> **Your objective**: Output only the lines below from the one holding "EROSIONE: di tipo" down to the one holding "Shipping Choices", both end lines included and every picture dropped.

[Opening Data for review section]

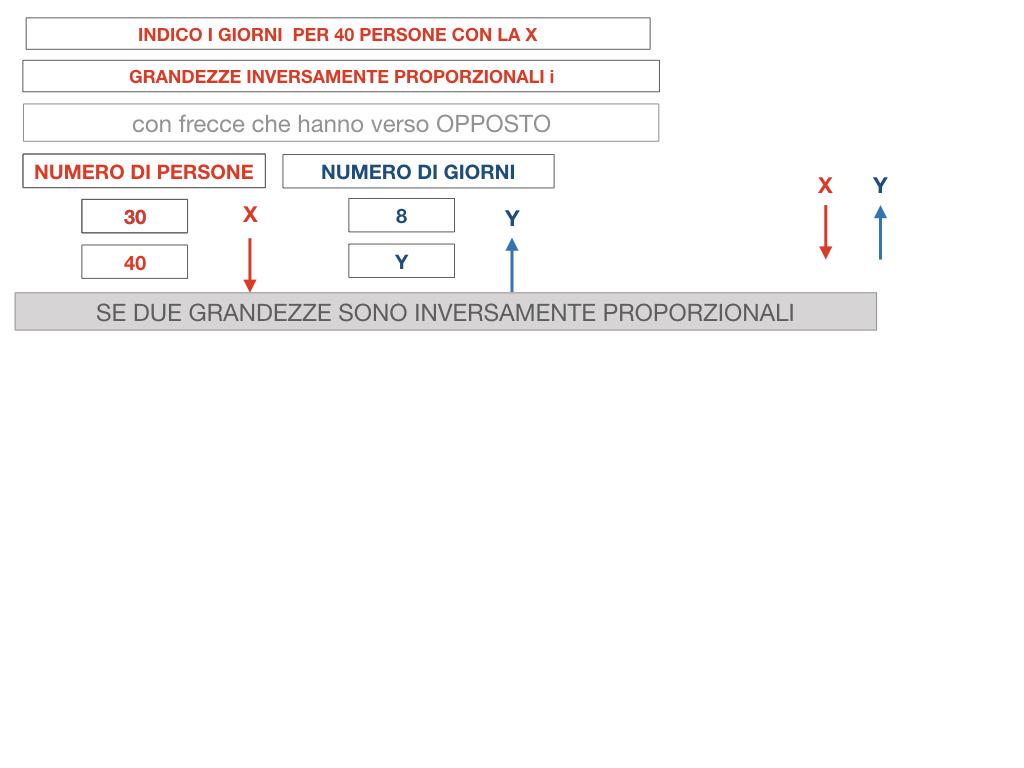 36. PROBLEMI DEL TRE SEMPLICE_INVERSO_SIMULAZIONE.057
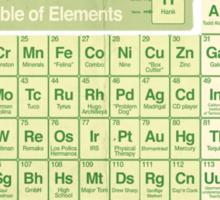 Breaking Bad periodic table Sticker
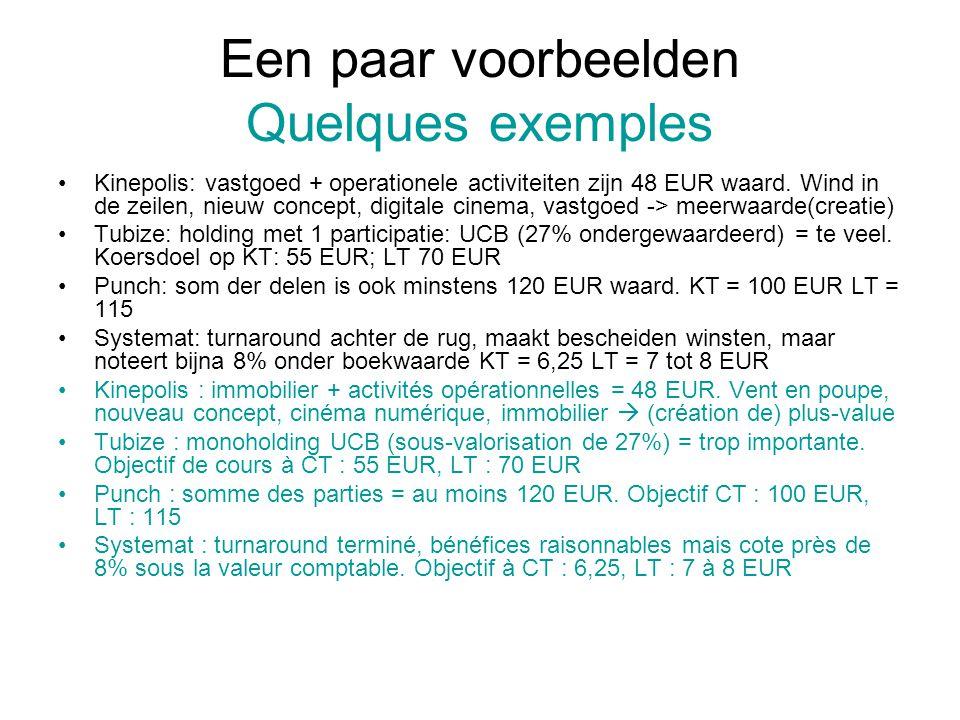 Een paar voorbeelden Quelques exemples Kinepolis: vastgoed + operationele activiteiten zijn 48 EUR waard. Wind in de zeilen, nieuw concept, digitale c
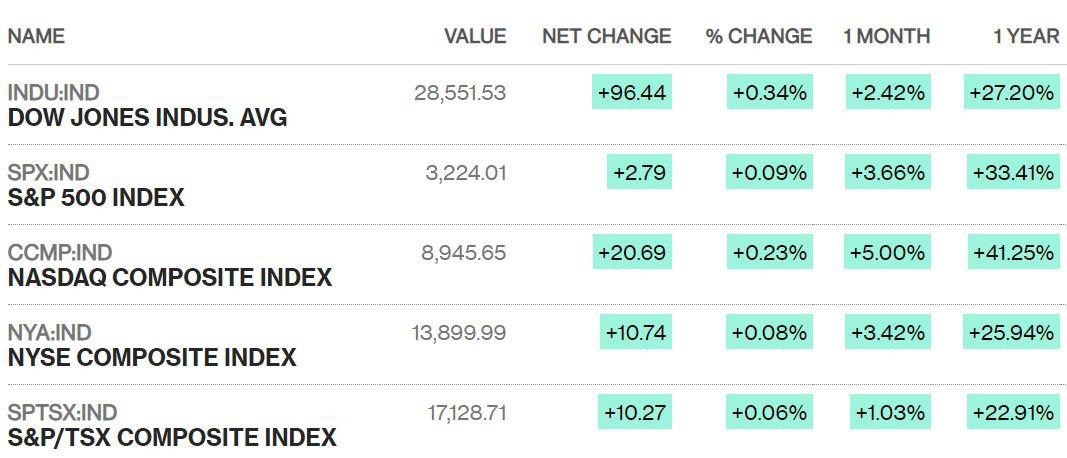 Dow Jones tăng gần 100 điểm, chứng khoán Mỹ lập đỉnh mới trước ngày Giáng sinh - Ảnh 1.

[Closing Data for review section]
[Opening Data for review section]

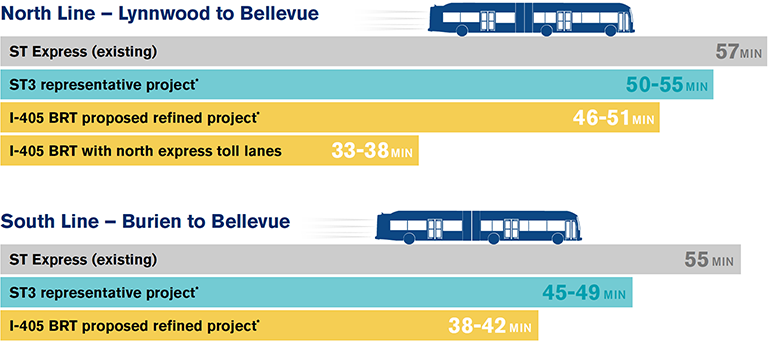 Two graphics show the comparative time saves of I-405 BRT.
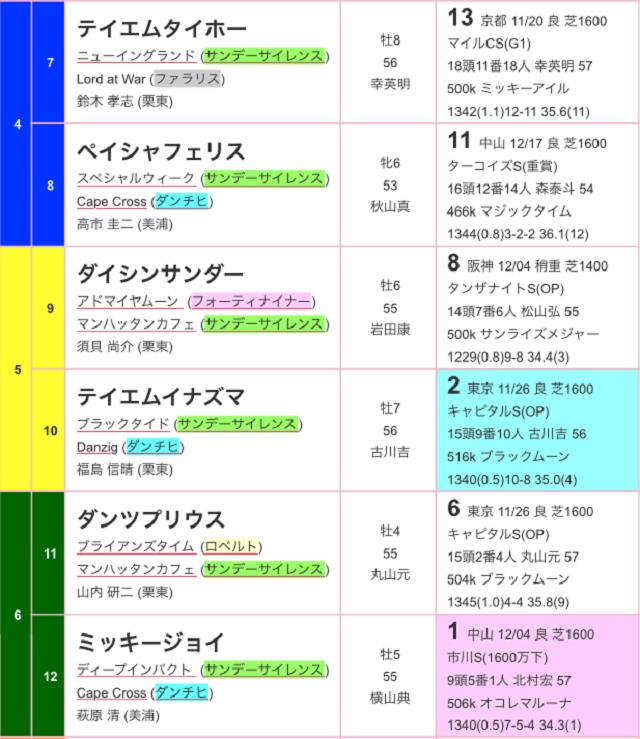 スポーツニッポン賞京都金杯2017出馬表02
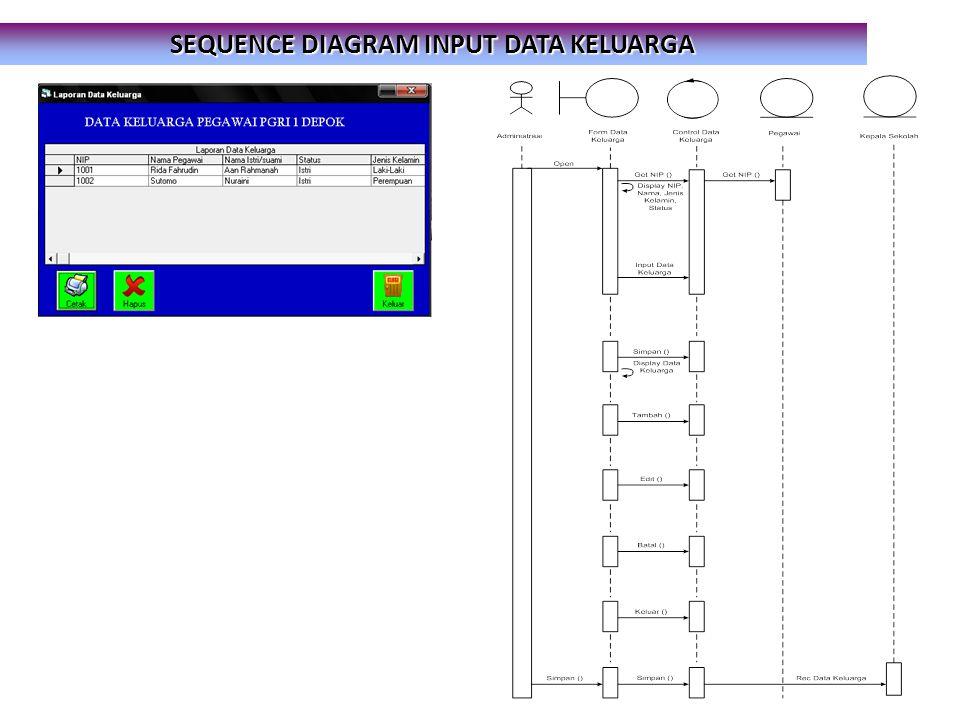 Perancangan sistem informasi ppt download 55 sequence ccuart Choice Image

[Closing Data for review section]
[Opening Data for review section]

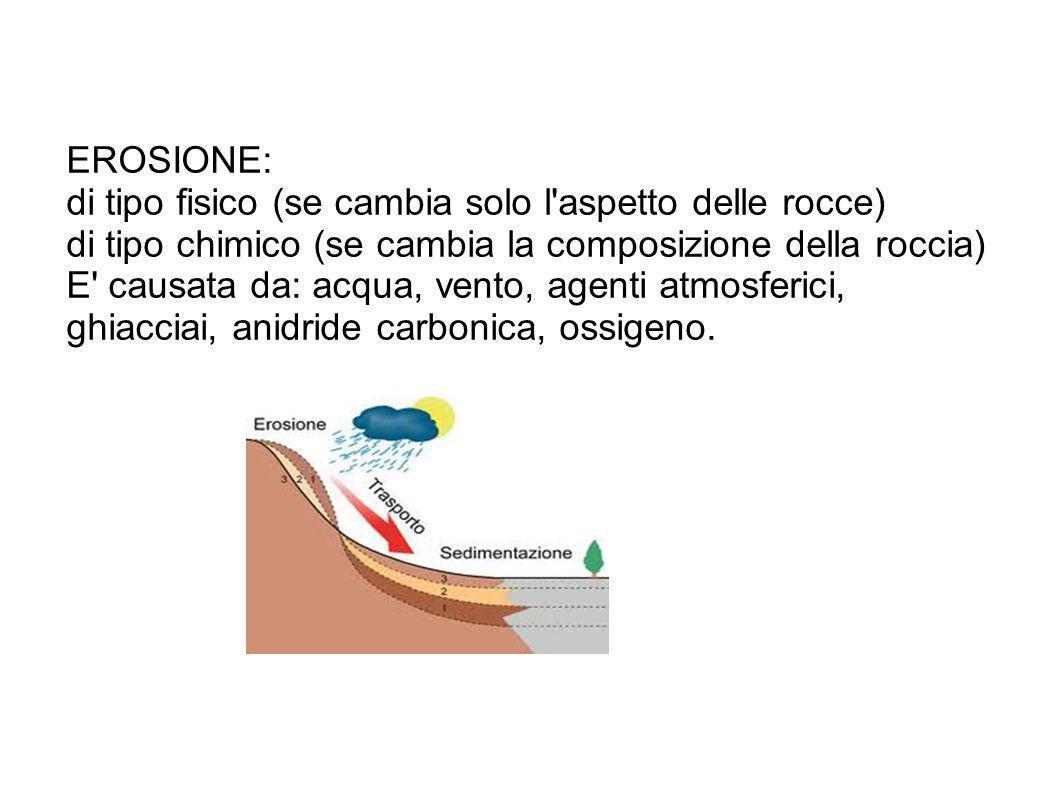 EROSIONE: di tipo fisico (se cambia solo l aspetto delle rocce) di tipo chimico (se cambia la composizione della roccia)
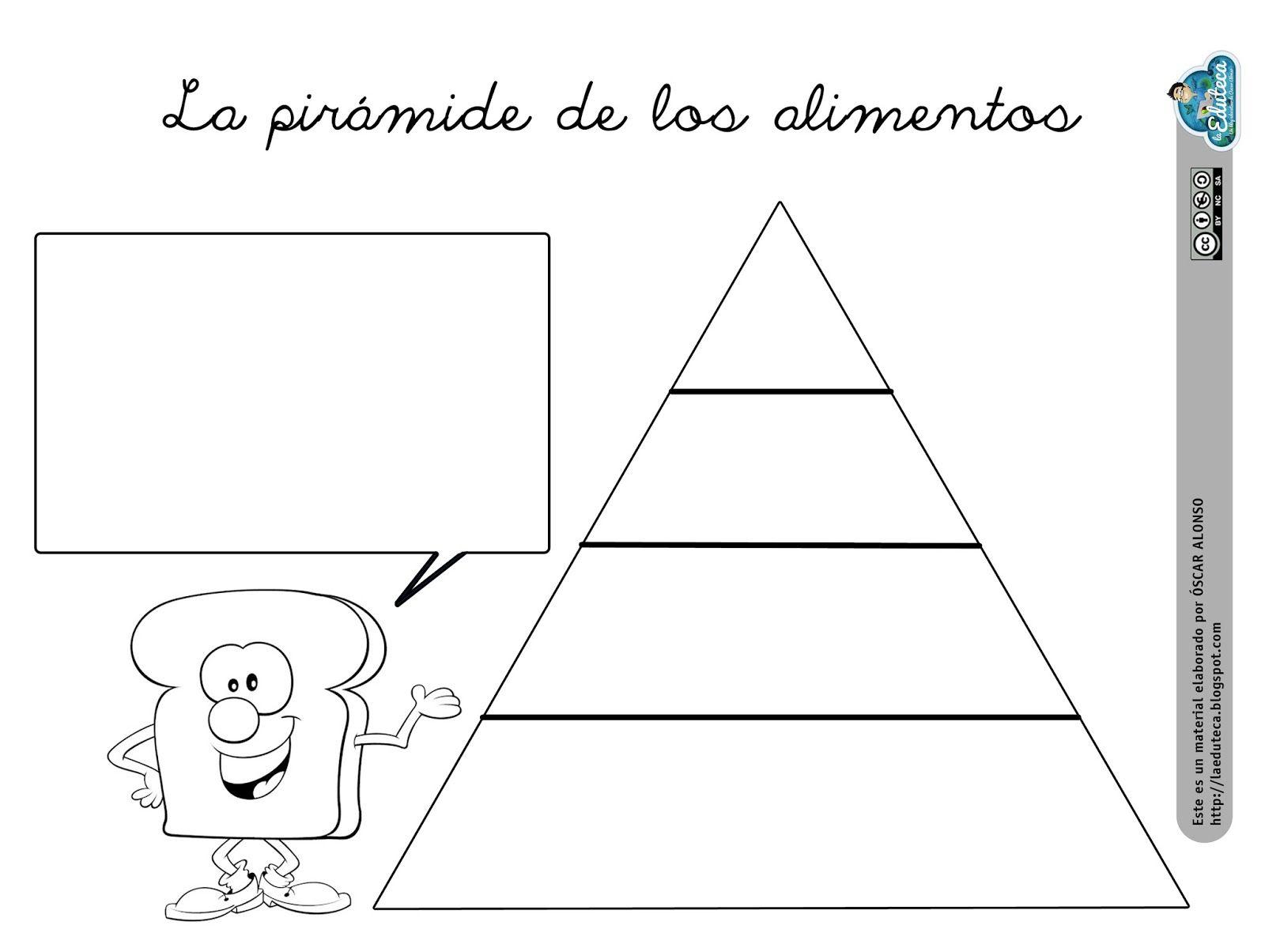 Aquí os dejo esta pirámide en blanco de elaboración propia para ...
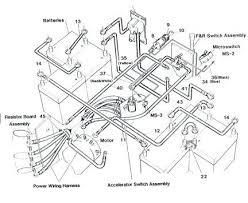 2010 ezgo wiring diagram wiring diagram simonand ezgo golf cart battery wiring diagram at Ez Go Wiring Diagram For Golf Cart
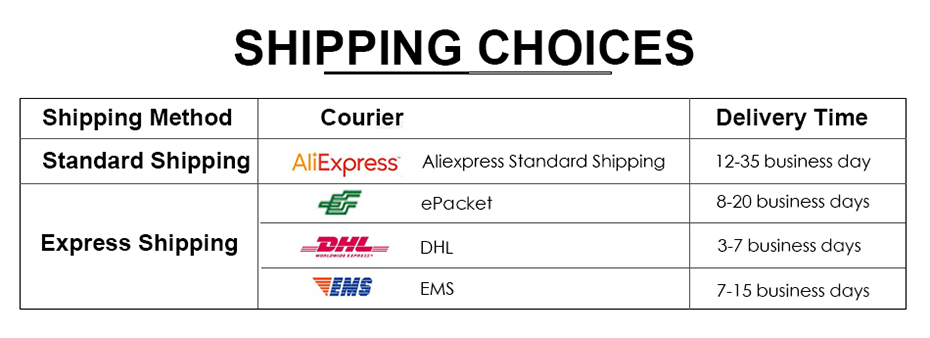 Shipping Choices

[Closing Data for review section]

> **The answer**:
 EROSIONE: di tipo fisico (se cambia solo l aspetto delle rocce) di tipo chimico (se cambia la composizione della roccia)
 Aquí os dejo esta pirámide en blanco de elaboración propia para ...
 2010 ezgo wiring diagram wiring diagram simonand ezgo golf cart battery wiring diagram at Ez Go Wiring Diagram For Golf Cart
 Shipping Choices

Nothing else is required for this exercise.